Set down every line from the one containing "Hipster Jesus Loved" through the last line of the records below, exactly as written, and leave out the pictures.

The data: Begin

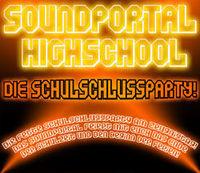 Soundportal Highschool - Die Schulschluss Party!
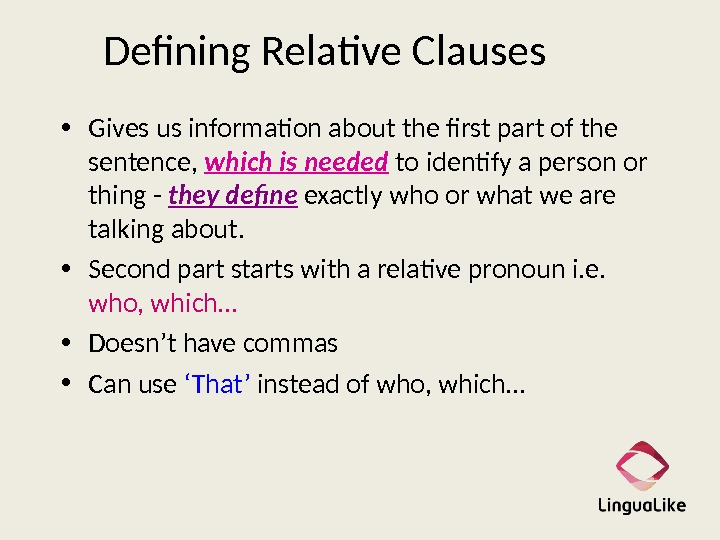 Defining Relative Clauses • Gives us information about the first part of the sentence,  which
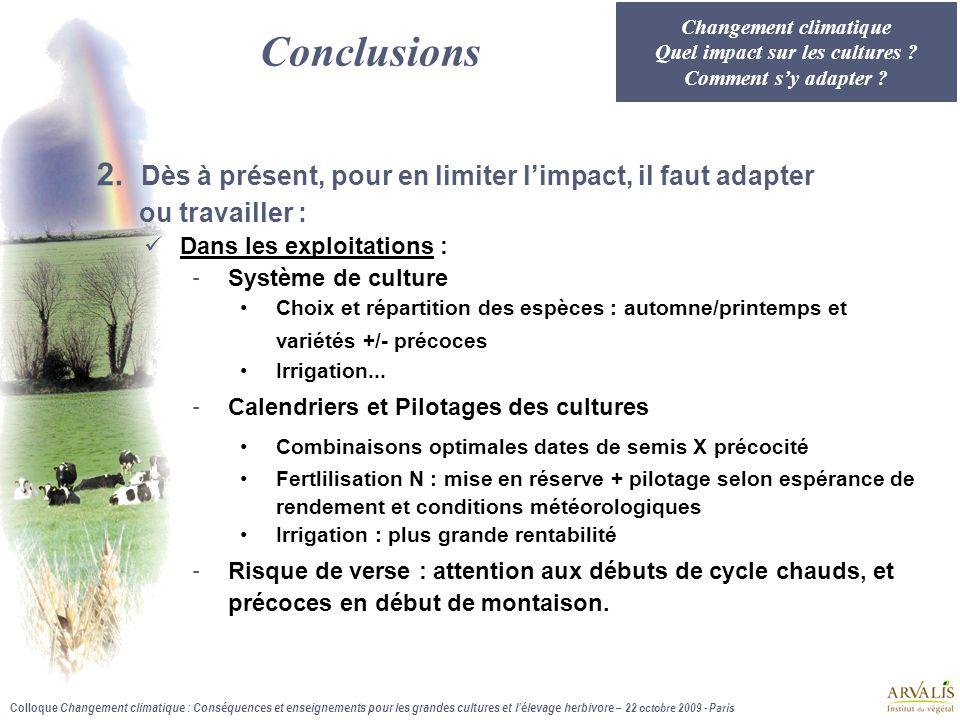 Colloque Changement climatique : Conséquences et enseignements pour les grandes cultures et l'élevage herbivore – 22 octobre 2009 - Paris Changement climatique Quel impact sur les cultures .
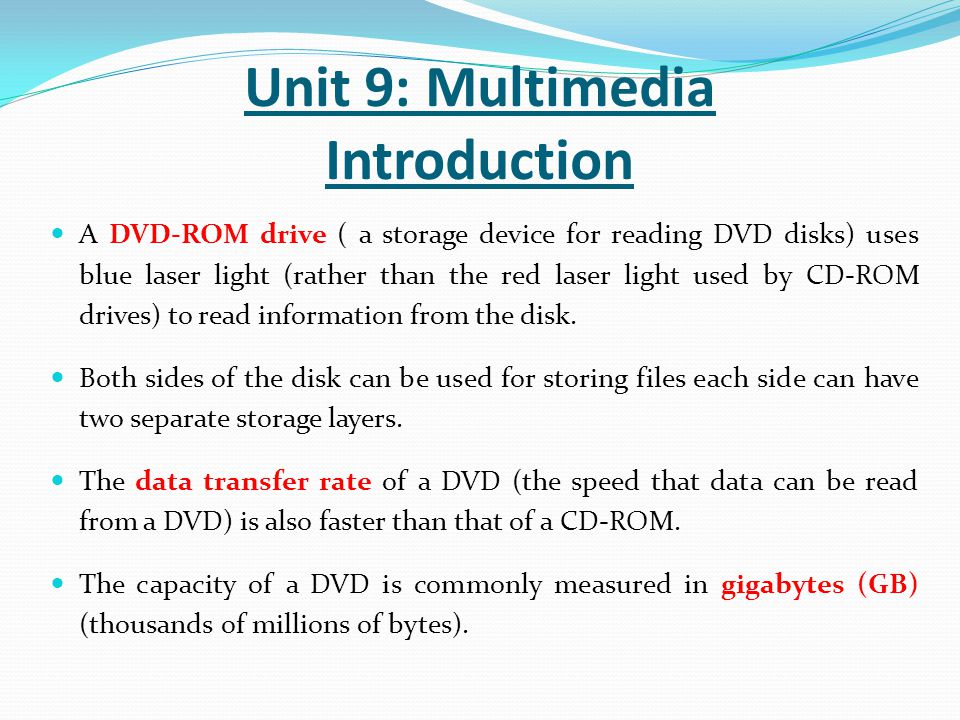A DVD-ROM drive ( a storage device for reading DVD disks) uses blue laser light (rather than the red laser light used by CD-ROM drives) to read inform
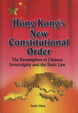 Cover of Hong Kong's New Constitutional Order
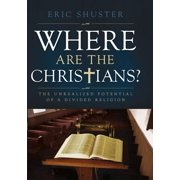 Where Are the Christians: The Unrealized Potential of a Divided Religion (Hardcover)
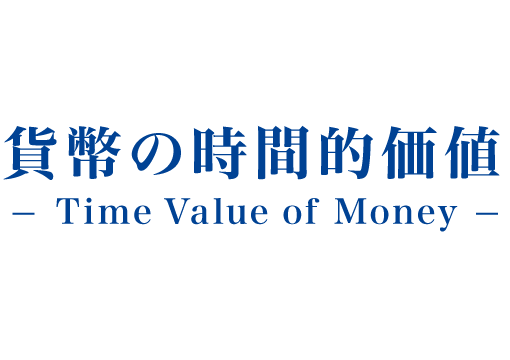 貨幣の時間的価値 -Time Value of Money-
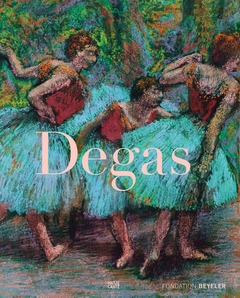 Edgar Degas: The Late Work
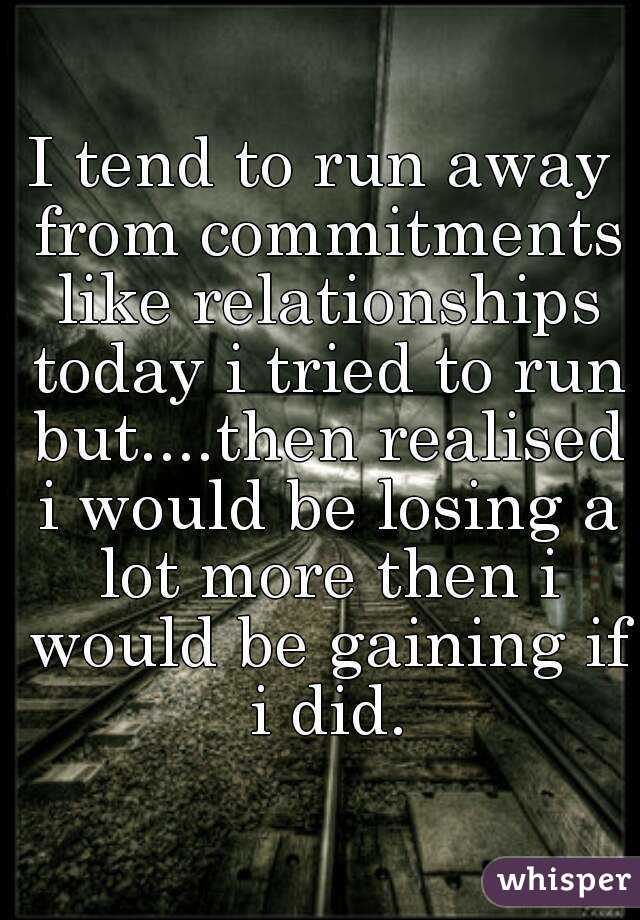 I tend to run away from commitments like relationships today i tried to run but....then realised i would be losing a lot more then i would be gaining if i did.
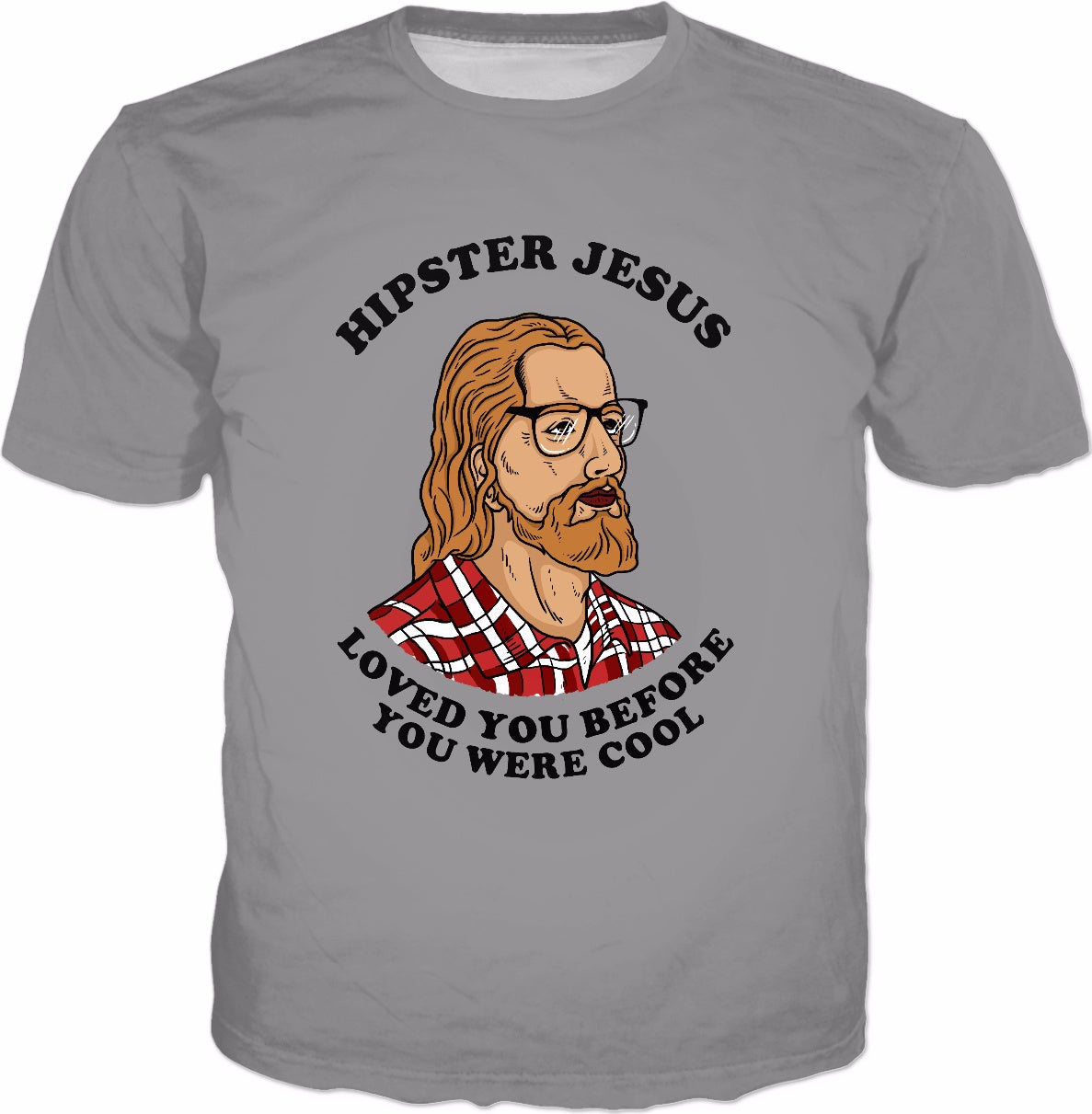Hipster Jesus Loved You Before You Were Cool T-Shirt - Funny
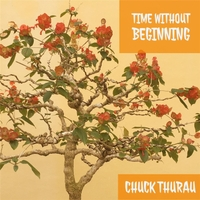 Chuck Thurau | Time Without Beginning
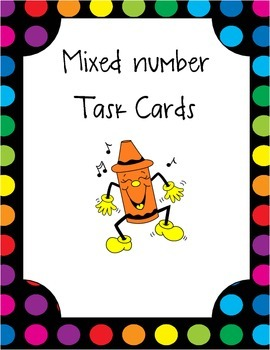 Mixed Numbers Task Cards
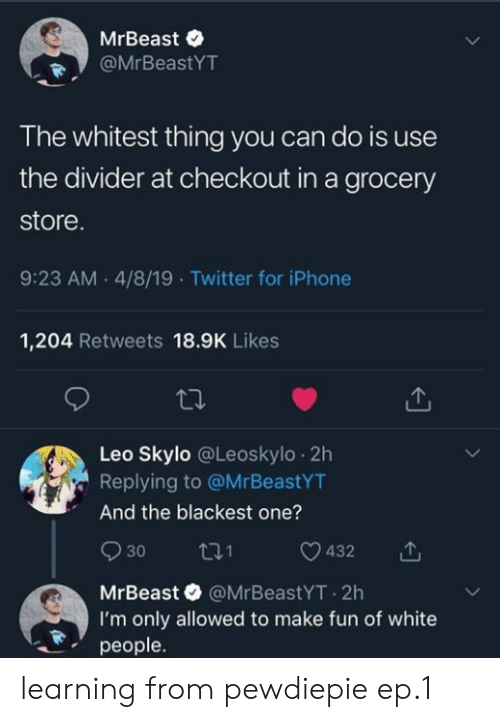 Iphone, Twitter, and White People: MrBeast e  @MrBeastYT  The whitest thing you can do is use  the divider at checkout in a grocery  store  9:23 AM.4/8/19 Twitter for iPhone  1,204 Retweets 18.9K Likes  Leo Skylo @Leoskylo 2h  Replying to @MrBeastYT  And the blackest one?  930 ti 0432  MrBeast @MrBeastYT.2h  I'm only allowed to make fun of white  people. learning from pewdiepie ep.1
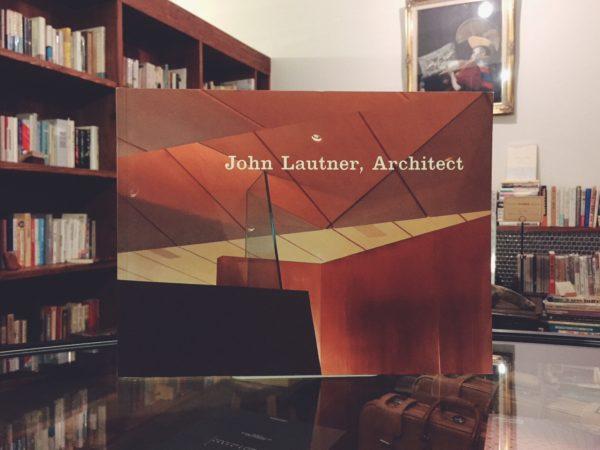 ジョン・ロートナー John Lautner, Architect | 建築書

The data: End

Solved problem
Hipster Jesus Loved You Before You Were Cool T-Shirt - Funny
 Chuck Thurau | Time Without Beginning
 Mixed Numbers Task Cards
 Iphone, Twitter, and White People: MrBeast e  @MrBeastYT  The whitest thing you can do is use  the divider at checkout in a grocery  store  9:23 AM.4/8/19 Twitter for iPhone  1,204 Retweets 18.9K Likes  Leo Skylo @Leoskylo 2h  Replying to @MrBeastYT  And the blackest one?  930 ti 0432  MrBeast @MrBeastYT.2h  I'm only allowed to make fun of white  people. learning from pewdiepie ep.1
 ジョン・ロートナー John Lautner, Architect | 建築書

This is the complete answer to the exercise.